PRETORIA, South Africa - Forty Military Police Soldiers and Airmen from both the New York National Guard and the South Africa National Defence Force (SANDF) exchanged policing, force protection and security experiences here during a two-week joint training exchange Oct. 2-13 at the SANDF Military Police Academy.
The exchange also included a Naval Criminal Investigative Service Special Agent from the Naples, Italy, Field Office who provided training on crime
scene and forensic techniques.
The joint military police training is a first for the New York and Republic of South Africa Department of Defense State Partnership Program.
The training included courses in offensive and defensive hand-to-hand combat skills, counter-terrorism and physical security, weapons retention, operations security, survival and escape techniques, and vehicle stops.
"It has been a great experience on both ends. Being immersed in the culture by interacting directly with the South Africans on a peer to peer basis is
definitely a best practice," said New York Army National Guard Master Sgt. Ashvin Thimmaiah, a member of the 106th Regional Training Institute.
"We have all learned so much from each other relating to both doctrine and culture; it's been a truly unique and wonderful exchange," he added.
The training was the first in a series of three planned engagements aimed at strengthening military to military techniques, data sharing and strategies involving policing for natural or man-made disasters to share information and exchange ideas on the composition of military policing and legal jurisprudence.
"Learning about the South African culture and experiencing the way South African MPs incorporate military techniques from tradition and environment into their standard operating procedures was very unique but effective," said Master Sgt. Brandon Arroyo, a member of the New York Air National Guard's 105th Base Defense Squadron.
Along with hands-on training, the Americans and South Africans discussed military policing and military law. Subjects included pre-apartheid policing in South Africa and the National Guard's activation following riots in Ferguson, Missouri, in 2014.
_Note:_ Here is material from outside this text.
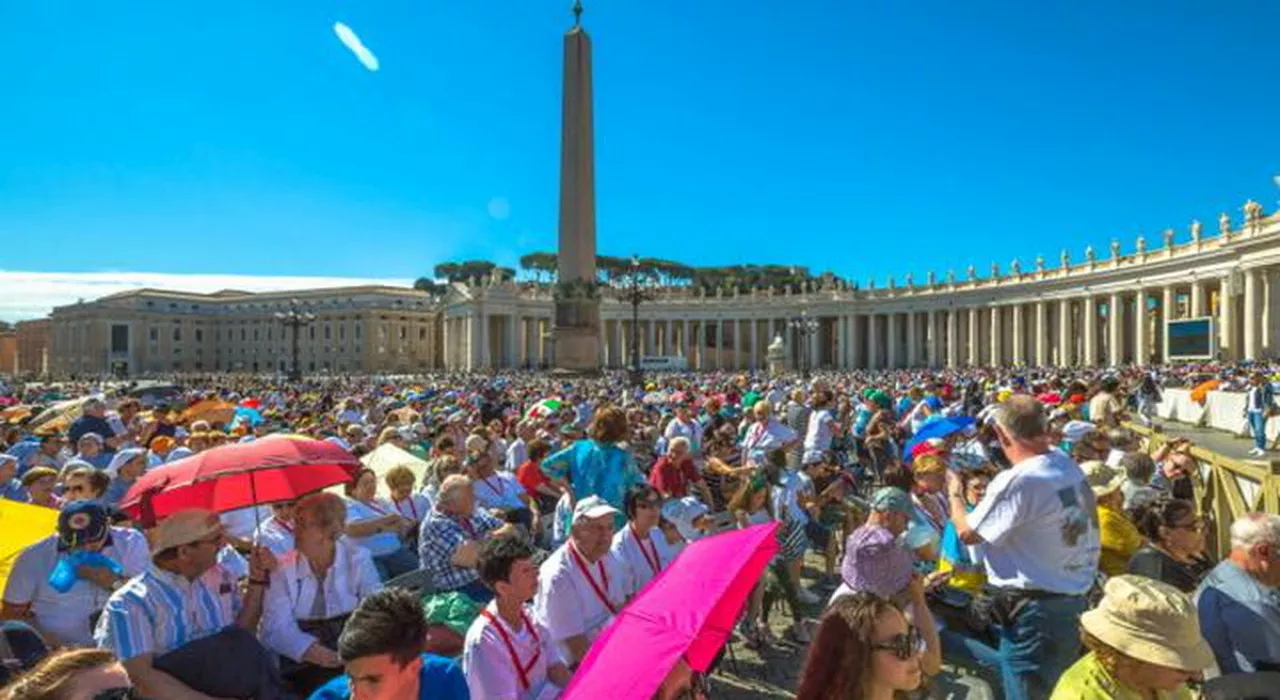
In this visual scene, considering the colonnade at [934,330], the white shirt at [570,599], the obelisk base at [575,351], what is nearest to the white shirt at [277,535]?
the white shirt at [570,599]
Both American and South African presenters discussed the role of military police officers in these kinds of situations, their legal responsibilities and rules of engagement and use of force. Well-trained, well-equipped military police who are aware of the social dimensions of what is happening around them can make a difference, the instructors emphasized.
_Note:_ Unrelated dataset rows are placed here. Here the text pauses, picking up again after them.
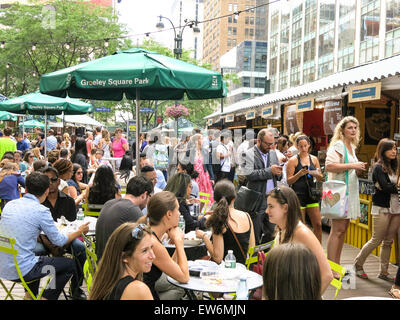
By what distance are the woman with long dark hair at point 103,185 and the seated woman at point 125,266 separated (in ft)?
10.6

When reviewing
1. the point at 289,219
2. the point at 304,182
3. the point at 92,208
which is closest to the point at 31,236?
the point at 92,208

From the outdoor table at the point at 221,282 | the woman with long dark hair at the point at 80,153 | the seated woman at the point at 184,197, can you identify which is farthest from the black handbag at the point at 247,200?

U.S. Navy Capt. Steven Morgenfeld and South African National Defense Force Provost Marshal General, Rear Adm. Mokgadi Maphoto both emphasized the importance of learning from each other during the exchange program.
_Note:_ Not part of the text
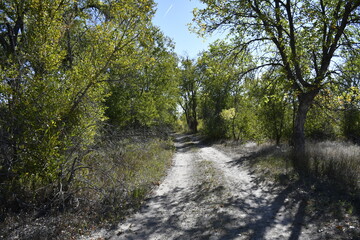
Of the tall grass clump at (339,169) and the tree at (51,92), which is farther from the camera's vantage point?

"We look forward to what should prove to be a valuable exchange of shared experiences and best practices, as well as tactics used to maintain order, discipline and safety. We have as much to learn from you as we have to share with you," Morgenfeld said.
"The exposure of the military policeman and the American counterpart is an eye opener and this exchange will only enhance the experience of all," Maphoto added.
Learning to work together is incredibly valuable, said Sgt. Anthony Vignone, a military police investigator in the New York National Guard's 727th Military Police Law and Order Detachment.
"To have multiple problems and one fighter in itself is a problem, but to have multiple fighters against one or more problems in itself is laying the foundation to overcome anything that comes your way, " LaVignone said.
Special Agent David Reid, an NCIS forensic consultant, spent two days conducting classes on forensic analysis. His training consisted of trace evidence collection techniques to process crime scenes, physical evidence handling and how to procure and maintain forensic equipment.
"I found the training to be more advanced with a focus on the outside world with emphasis on daily combat readiness, whereas previous training has been deployment centric," said South African Sgt. Cecely Louw, who is assigned to the Southern Military Police Regional Headquarters Cape Town.
"To master your craft, expect the criminal to stay one step ahead," said New York National Guard Maj. Frank Quintana. "This, in turn, requires more learning and constant evaluation from a military policeman," he added.
Quintana was the lead exchange instructor for the training and serves as the New York National Guard State Partnership Program director.
"You can never be too careful when it applies to police work," he said.
"The capabilities the U.S made available in terms of training, experience and exposure is mutually beneficial and will continue to expand over the coming years," said South African Lt. Col. Jamie Bisschoff, training wing commander for the SANDF Military Police School.